◆ **Information provided**

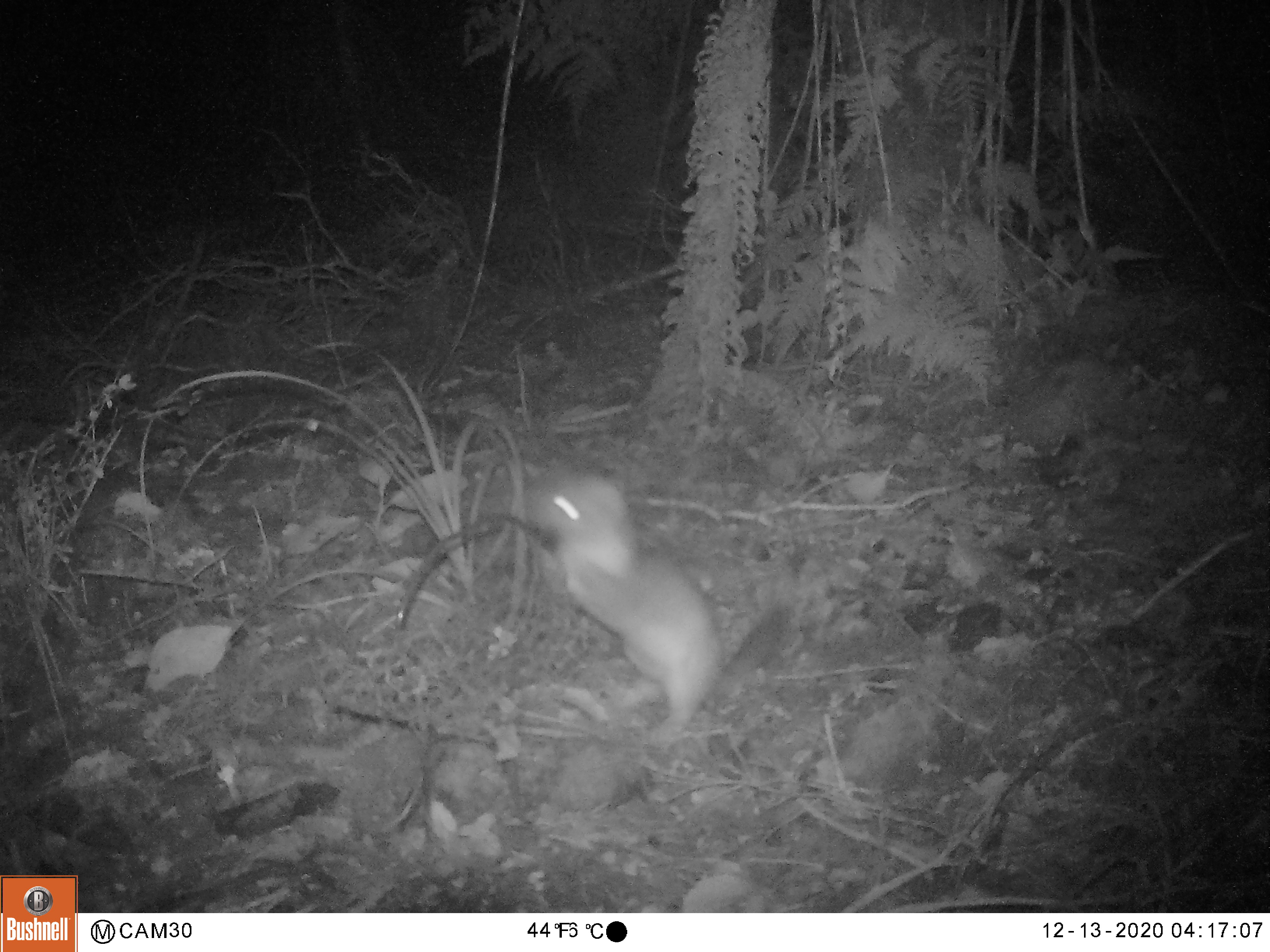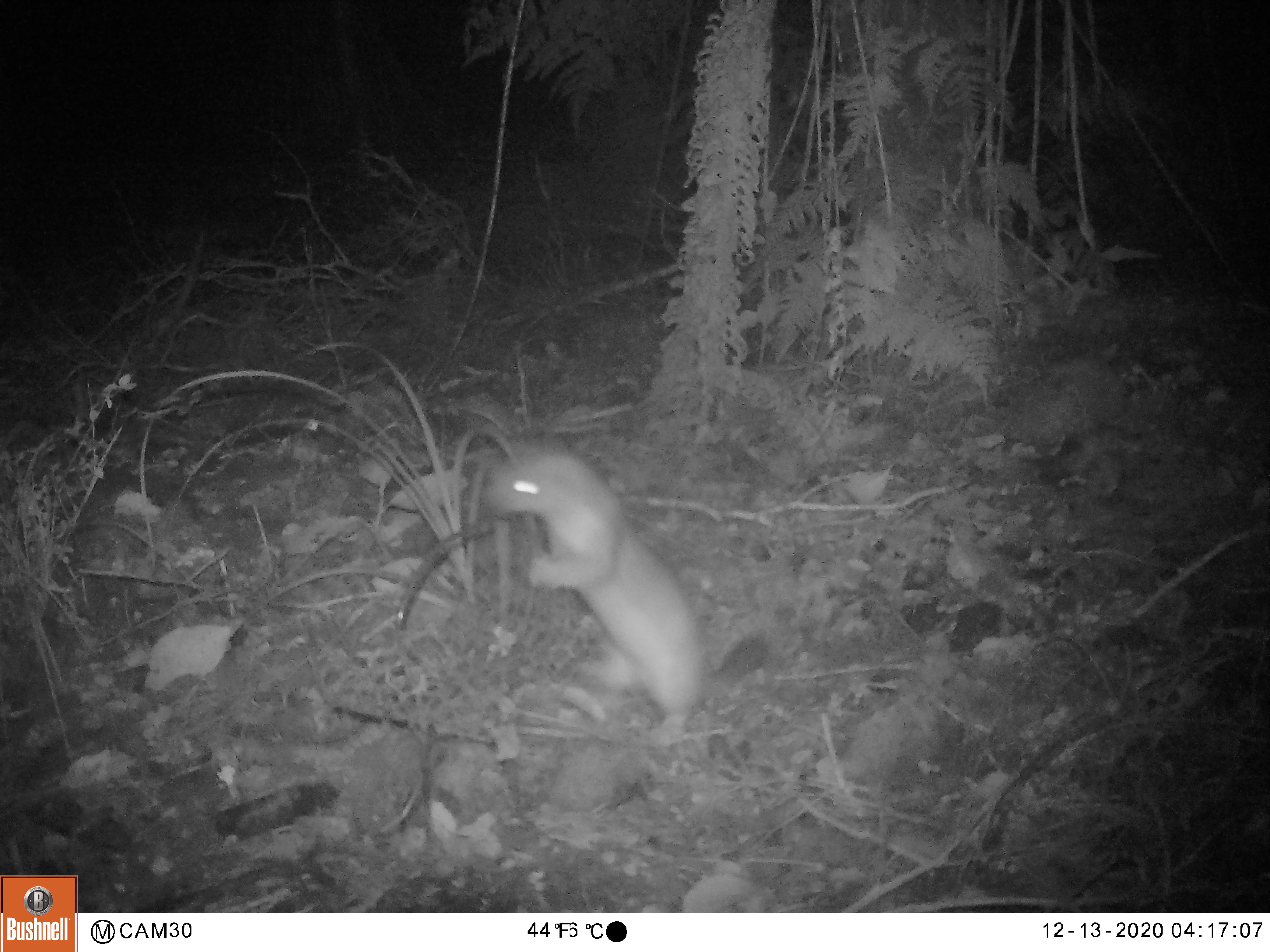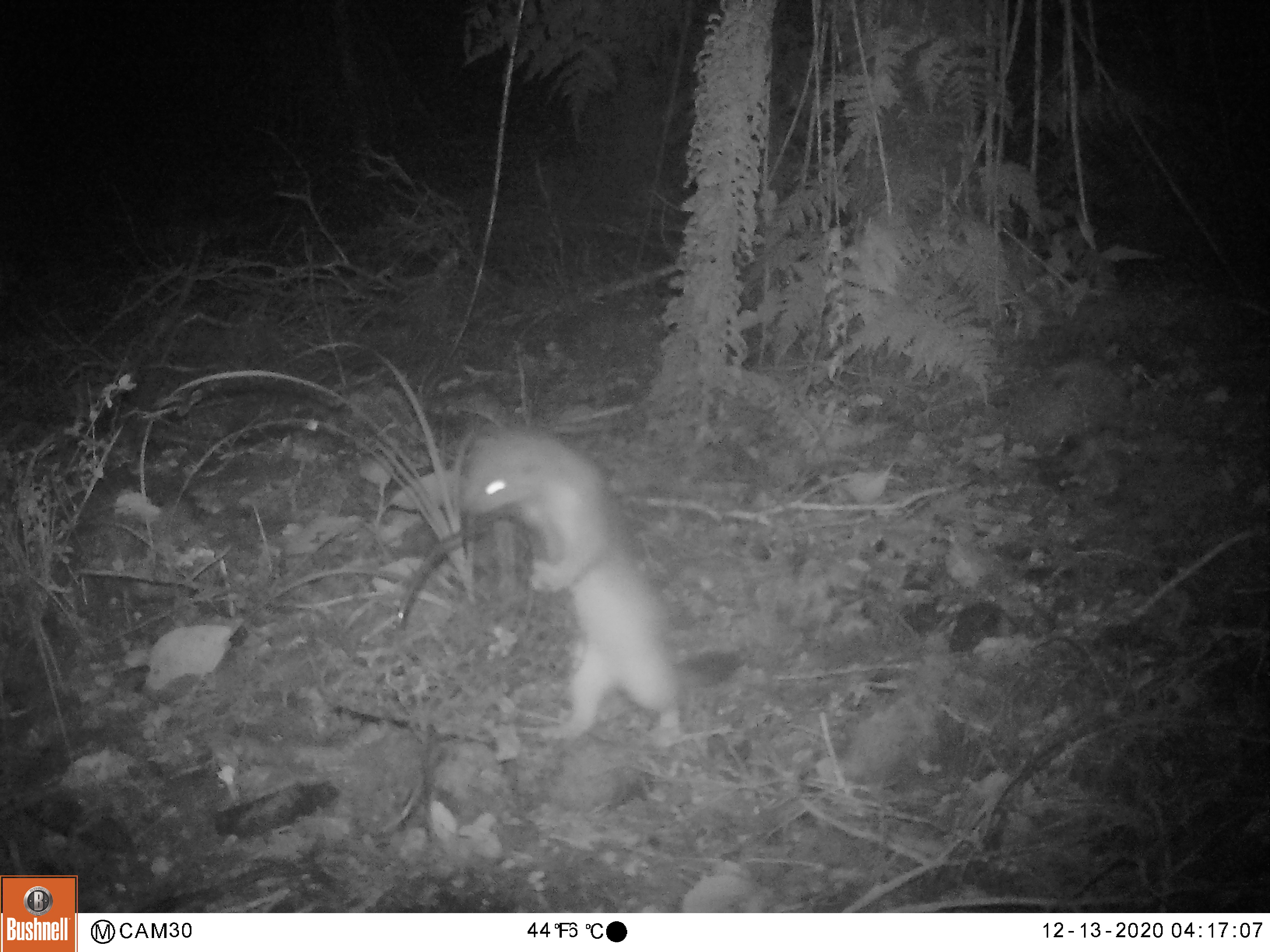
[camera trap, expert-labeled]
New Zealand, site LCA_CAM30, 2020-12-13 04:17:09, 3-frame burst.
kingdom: Animalia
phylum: Chordata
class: Mammalia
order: Carnivora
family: Mustelidae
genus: Mustela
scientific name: Mustela erminea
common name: stoat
Stoat (Mustela erminea).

◆ **Aim of the exercise**
Restate, word for word, the final stretch of the entries above: the line containing "order: Carnivora" and every line after it, up to and including the last.

◆ **Problem solution**
order: Carnivora
family: Mustelidae
genus: Mustela
scientific name: Mustela erminea
common name: stoat
Stoat (Mustela erminea).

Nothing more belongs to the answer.